Deciding if a topological ordering with working set of size $\le k$ exists is NP-complete, even in bipartite graphs.
We can reduce pathwidth computation to this problem. Let $G$ be a undirected graph, whose pathwidth we want to compute. Now create an directed graph $H$, with vertex $v'$ for each vertex $v$ of $G$. For each edge $(u, v)$ of $G$, create a vertex $e_{(u,v)}$ and directed edges $(v', e_{(u,v)}'), (u', e_{(u,v)}')$.
Now consider a topological ordering of $H$. Define the corresponding sequence of working sets as $X_1, \ldots, X_p$. We prove that $X_1, \ldots, X_p$ is a path-decomposition of $G$. The working sets include only vertices of type $v'$, because the other vertices do not have outgoing edges. The working sets by definition satisfy the intersection property $i \le j \le k \rightarrow X_i \cap X_k \subseteq X_j$. If there is an edge $(u, v)$ in $G$, then there are edges in $H$ from both $v'$ and $u'$ to $e_{(u,v)}'$ so there must be a working set $X_i$ with $v', u' \in X_i$. Therefore each edge is a subset of some bag of the path decomposition and therefore $X_1, \ldots, X_p$ is a path decomposition of $G$.
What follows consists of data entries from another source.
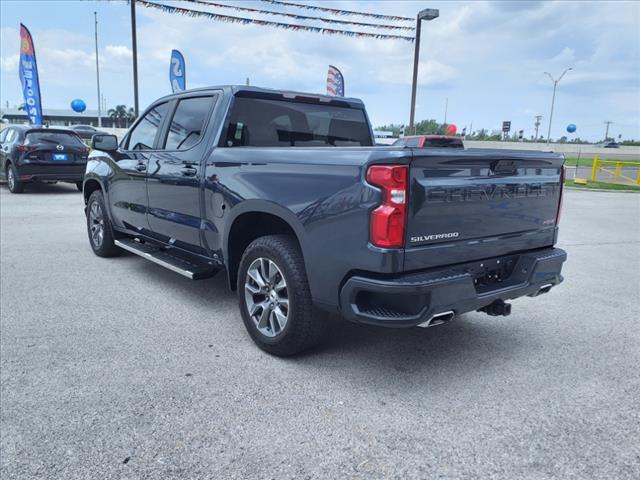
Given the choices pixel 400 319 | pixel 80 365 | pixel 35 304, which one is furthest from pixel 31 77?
pixel 400 319

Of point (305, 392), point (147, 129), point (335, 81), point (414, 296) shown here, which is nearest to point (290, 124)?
point (147, 129)

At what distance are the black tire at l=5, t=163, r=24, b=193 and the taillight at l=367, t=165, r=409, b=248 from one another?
12397 mm

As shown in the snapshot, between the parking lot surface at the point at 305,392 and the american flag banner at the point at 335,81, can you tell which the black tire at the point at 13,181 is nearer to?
the parking lot surface at the point at 305,392

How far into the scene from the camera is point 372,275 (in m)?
2.84

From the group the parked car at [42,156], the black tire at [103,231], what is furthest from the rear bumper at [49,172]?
the black tire at [103,231]

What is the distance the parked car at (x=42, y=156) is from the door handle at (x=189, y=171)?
31.9 ft

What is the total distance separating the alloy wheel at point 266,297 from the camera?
11.3 ft

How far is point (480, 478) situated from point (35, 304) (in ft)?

We can also show that any path-decomposition of $G$ corresponds to a topological ordering of $H$ (consider the elimination ordering of the underlying interval graph). $\square$
For positive results, I would suggest at looking at some analogies of pathwidth for DAGs in literature. With a quick search I found the notions of directed pathwidth and DAG-width, but seems that they are not relevant here as they are trivial for DAGs.